SOURCE PASSAGE:
>>>>
You may have heard the old adage “you are what you eat.”
Cornell University scientists found evidence that a vegetarian diet over multiple generations can bring about a specific genetic mutation in humans, according to a new report in the journal Molecular Biology and Evolution.
Short-term genetic evolution
The mutation identified in the study is linked to a greater risk of inflammation-related diseases like heart disease and colon cancer for those who have it switch from a balanced omega-6 to omega-3 diet.
The study team said their work is the first to trace a greater frequency of a specified mutation to a mainly vegetarian population from Pune, India (around 70 percent), compared to a meat-eating American population (less than 20 percent).
The researchers came to their conclusion by analyzing data from the 1000 Genomes Project. The team found evolutionary evidence the vegetarian diet, over many generations, may have driven the greater frequency of a mutation in the Indian population. The mutation, known as rs66698963 and discovered in the FADS2 gene, is an insertion or deletion of a DNA sequence that handles the expression of two genes, FADS1 and FADS2. These genes are crucial to creating long chain polyunsaturated fats. Of these, arachidonic acid is a primary target of the pharmaceutical industry because it is a main offender for those at risk for inflammation-related conditions.
Treating individuals based on if their genetic copies of the insertion and their impact on fatty acid metabolites can be an essential thing to consider for precision medicine and nutrition, the study team said.
The insertion mutation may be popular in populations subsisting mainly on vegetarian diets and perhaps populations having minimal access to diets rich in polyunsaturated fats, particularly fatty fish. The deletion of the same sequence could have been adaptive in populations which are derived from marine diet, such as the Greenlandic Inuit, the researchers said. They added that a follow-up the study with added international populations would offer more insight on the mutations and these genes as a genetic marker for disease probability.
“With little animal food in the diet, the long chain polyunsaturated fatty acids must be made metabolically from plant PUFA precursors. The physiological demand for arachidonic acid, as well as omega-3 EPA and DHA, in vegetarians is likely to have favored genetics that support efficient synthesis of these key metabolites,” the study team said in a press release. “Changes in the dietary omega-6 to omega-3 balance may contribute to the increase in chronic disease seen in some developing countries.”
“This is the most unique scenario of local adaptation that I had the pleasure of helping uncover,” said study author Alon Keinan, a population geneticist at Cornell. “Several previous studies pointed to recent adaptation in this region of the genome. Our analysis points to both previous studies and our results being driven by the same insertion of an additional small piece of DNA, an insertion which has a known function. We showed this insertion to be adaptive, hence of high frequency, in Indian and some African populations, which are vegetarian. However, when it reached the Greenlandic Inuit, with their marine diet, it became maladaptive.”
<<<<
RECORD EXCERPTS:
>>>>
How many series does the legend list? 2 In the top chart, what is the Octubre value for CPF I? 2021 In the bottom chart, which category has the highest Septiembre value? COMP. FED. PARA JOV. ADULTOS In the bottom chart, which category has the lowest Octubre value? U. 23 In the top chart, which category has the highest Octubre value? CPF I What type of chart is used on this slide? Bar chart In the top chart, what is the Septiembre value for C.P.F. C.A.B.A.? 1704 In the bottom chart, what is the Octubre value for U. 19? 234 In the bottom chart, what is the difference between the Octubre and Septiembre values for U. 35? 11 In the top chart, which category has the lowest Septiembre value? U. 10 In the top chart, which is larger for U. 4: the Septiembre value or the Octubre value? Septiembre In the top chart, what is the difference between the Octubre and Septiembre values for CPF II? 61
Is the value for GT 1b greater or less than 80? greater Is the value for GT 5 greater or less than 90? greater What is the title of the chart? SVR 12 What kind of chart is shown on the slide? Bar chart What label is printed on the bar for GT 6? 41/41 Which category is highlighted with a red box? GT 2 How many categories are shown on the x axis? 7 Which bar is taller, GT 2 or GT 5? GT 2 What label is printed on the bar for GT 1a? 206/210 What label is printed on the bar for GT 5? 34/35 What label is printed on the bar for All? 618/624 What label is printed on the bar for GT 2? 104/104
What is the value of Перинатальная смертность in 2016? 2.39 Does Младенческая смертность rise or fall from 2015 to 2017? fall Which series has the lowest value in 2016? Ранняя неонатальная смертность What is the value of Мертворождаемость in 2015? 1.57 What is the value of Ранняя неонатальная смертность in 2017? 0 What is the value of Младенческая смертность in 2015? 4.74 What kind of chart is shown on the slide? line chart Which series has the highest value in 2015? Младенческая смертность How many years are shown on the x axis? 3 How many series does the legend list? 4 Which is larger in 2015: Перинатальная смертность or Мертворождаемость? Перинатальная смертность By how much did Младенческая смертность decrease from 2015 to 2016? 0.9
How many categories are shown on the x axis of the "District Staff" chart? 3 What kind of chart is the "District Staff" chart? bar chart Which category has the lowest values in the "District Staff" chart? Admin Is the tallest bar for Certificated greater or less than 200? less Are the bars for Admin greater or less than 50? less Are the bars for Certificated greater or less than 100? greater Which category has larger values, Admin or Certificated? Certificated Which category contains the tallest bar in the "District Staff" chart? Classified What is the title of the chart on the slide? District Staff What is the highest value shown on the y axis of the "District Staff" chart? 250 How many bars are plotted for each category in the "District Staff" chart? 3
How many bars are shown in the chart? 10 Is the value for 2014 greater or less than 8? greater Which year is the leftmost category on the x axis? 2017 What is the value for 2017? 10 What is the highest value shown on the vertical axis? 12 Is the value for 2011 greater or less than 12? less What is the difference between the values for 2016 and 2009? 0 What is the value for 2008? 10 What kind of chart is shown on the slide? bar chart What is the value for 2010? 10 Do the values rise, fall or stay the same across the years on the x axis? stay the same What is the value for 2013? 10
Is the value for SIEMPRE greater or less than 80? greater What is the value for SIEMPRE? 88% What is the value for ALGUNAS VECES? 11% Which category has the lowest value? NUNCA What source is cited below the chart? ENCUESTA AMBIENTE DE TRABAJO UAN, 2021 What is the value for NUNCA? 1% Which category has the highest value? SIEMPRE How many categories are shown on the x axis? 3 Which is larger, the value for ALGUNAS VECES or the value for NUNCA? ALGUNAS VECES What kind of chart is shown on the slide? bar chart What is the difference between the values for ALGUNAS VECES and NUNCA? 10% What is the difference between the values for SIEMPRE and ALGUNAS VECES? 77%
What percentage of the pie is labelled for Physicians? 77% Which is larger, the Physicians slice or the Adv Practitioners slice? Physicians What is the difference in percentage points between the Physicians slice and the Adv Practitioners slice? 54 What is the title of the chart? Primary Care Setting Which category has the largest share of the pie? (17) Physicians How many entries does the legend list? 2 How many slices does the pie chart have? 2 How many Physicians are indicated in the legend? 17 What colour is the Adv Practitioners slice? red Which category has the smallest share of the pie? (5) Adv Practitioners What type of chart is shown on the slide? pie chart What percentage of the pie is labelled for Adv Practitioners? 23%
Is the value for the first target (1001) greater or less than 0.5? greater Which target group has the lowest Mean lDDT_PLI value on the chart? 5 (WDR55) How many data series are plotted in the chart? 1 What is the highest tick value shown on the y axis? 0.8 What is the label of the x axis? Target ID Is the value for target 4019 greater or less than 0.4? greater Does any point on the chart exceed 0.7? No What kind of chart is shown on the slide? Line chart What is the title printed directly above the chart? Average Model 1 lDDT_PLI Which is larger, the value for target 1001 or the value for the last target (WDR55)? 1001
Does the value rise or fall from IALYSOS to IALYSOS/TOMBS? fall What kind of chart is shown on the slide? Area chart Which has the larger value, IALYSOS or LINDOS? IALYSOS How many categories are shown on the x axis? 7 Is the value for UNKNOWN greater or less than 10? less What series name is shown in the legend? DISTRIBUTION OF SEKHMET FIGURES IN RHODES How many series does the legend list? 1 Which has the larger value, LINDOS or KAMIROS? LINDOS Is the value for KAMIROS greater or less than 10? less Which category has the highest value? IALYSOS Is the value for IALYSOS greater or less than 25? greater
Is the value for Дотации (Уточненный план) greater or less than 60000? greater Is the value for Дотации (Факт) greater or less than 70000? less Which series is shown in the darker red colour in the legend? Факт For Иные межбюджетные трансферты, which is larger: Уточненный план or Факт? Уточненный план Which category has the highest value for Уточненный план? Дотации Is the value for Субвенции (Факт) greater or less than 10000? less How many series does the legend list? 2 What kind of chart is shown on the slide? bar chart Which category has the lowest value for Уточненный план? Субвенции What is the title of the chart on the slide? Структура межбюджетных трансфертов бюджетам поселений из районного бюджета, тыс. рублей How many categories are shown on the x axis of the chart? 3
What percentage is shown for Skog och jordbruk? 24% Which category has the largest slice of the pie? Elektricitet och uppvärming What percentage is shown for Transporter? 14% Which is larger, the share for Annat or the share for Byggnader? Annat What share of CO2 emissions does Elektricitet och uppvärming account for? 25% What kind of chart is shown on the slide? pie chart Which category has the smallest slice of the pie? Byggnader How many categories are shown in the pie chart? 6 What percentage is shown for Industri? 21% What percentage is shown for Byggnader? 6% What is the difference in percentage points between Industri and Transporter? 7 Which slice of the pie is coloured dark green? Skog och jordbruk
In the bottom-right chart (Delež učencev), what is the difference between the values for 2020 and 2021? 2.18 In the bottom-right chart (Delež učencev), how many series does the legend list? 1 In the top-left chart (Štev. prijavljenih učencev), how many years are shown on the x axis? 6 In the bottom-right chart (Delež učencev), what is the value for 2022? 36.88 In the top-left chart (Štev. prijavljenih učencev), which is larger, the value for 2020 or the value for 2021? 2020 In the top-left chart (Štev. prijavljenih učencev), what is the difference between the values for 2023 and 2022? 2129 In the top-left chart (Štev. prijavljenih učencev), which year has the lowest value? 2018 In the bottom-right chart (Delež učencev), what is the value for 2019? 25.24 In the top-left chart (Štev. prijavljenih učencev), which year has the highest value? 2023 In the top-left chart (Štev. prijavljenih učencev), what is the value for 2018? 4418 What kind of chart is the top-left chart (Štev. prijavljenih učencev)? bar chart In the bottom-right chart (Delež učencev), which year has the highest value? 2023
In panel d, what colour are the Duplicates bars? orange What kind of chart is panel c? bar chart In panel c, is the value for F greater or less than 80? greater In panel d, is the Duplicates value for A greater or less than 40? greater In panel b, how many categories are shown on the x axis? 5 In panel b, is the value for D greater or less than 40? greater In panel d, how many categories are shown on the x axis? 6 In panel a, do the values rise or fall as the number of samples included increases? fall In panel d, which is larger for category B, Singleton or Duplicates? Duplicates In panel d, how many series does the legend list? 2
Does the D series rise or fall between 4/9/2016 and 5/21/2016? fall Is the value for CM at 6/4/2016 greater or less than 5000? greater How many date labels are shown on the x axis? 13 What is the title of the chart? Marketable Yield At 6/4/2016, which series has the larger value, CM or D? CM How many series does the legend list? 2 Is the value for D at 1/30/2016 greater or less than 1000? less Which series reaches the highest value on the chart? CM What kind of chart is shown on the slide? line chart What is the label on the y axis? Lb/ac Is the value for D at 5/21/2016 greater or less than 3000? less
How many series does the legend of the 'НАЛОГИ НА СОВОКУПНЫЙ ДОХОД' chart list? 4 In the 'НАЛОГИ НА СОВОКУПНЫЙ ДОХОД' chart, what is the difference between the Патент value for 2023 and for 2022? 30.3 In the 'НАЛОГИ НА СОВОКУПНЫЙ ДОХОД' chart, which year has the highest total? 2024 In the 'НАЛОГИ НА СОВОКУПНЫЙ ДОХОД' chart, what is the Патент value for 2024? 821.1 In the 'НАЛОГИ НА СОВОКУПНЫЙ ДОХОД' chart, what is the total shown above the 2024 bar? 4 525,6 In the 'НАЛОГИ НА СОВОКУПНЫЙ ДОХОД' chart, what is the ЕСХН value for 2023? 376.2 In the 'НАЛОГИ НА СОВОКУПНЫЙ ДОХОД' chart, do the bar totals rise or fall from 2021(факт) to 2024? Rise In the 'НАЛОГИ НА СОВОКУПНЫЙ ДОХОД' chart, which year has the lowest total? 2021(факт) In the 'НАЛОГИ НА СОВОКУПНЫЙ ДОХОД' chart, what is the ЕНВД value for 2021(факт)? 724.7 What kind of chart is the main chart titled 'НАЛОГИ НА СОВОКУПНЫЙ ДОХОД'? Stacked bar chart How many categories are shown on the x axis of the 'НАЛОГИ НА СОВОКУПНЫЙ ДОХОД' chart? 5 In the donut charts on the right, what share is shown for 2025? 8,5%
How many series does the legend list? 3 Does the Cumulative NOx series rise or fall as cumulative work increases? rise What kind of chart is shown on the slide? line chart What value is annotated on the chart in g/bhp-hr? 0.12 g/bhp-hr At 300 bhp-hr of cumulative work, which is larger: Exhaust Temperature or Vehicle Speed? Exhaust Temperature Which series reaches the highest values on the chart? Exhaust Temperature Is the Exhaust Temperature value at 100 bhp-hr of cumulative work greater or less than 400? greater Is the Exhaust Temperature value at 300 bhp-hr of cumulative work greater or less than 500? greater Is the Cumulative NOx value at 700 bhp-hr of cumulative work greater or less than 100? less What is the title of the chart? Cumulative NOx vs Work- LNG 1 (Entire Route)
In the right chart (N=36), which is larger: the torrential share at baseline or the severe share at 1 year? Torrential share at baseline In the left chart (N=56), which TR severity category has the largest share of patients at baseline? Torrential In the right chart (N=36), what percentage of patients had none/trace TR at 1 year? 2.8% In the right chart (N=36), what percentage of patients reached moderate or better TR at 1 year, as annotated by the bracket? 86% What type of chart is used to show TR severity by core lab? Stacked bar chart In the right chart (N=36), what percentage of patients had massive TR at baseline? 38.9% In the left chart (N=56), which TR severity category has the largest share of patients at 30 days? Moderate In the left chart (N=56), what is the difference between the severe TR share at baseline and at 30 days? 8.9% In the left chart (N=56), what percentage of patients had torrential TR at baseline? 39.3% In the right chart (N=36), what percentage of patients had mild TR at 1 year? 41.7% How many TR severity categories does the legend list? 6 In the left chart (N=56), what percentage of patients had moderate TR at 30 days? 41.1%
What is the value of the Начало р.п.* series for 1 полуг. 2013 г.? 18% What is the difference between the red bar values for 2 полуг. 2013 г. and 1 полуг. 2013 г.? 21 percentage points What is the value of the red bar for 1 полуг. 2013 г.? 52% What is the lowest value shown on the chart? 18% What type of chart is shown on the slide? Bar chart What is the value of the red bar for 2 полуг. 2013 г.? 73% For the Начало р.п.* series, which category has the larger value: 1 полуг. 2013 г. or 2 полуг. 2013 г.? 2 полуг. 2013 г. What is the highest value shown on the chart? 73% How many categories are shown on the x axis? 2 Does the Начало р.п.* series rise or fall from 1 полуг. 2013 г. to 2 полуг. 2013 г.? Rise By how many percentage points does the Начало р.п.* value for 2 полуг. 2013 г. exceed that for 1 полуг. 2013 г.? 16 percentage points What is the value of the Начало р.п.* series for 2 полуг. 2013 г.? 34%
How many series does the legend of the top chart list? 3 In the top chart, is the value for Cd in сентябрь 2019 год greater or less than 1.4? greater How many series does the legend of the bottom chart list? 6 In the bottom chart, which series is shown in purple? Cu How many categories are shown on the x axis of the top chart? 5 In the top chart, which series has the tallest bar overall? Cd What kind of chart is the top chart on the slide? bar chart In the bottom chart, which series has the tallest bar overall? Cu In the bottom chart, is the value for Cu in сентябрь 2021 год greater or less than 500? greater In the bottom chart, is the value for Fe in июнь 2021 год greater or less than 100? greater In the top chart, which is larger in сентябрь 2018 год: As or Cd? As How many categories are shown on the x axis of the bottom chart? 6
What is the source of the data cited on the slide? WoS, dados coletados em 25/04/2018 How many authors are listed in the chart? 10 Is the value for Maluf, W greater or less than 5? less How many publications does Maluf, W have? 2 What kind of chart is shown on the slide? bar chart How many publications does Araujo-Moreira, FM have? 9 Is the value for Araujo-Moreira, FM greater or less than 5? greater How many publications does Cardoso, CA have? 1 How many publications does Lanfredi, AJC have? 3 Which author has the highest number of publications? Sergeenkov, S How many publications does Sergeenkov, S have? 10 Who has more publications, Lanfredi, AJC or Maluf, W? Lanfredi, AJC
<<<<
WHAT TO DO: Reproduce the stretch of the vegetarian-diet mutation article from "Short-term genetic evolution" through "than 20 percent).".

ANSWER FOR THE TASK:
Short-term genetic evolution
The mutation identified in the study is linked to a greater risk of inflammation-related diseases like heart disease and colon cancer for those who have it switch from a balanced omega-6 to omega-3 diet.
The study team said their work is the first to trace a greater frequency of a specified mutation to a mainly vegetarian population from Pune, India (around 70 percent), compared to a meat-eating American population (less than 20 percent).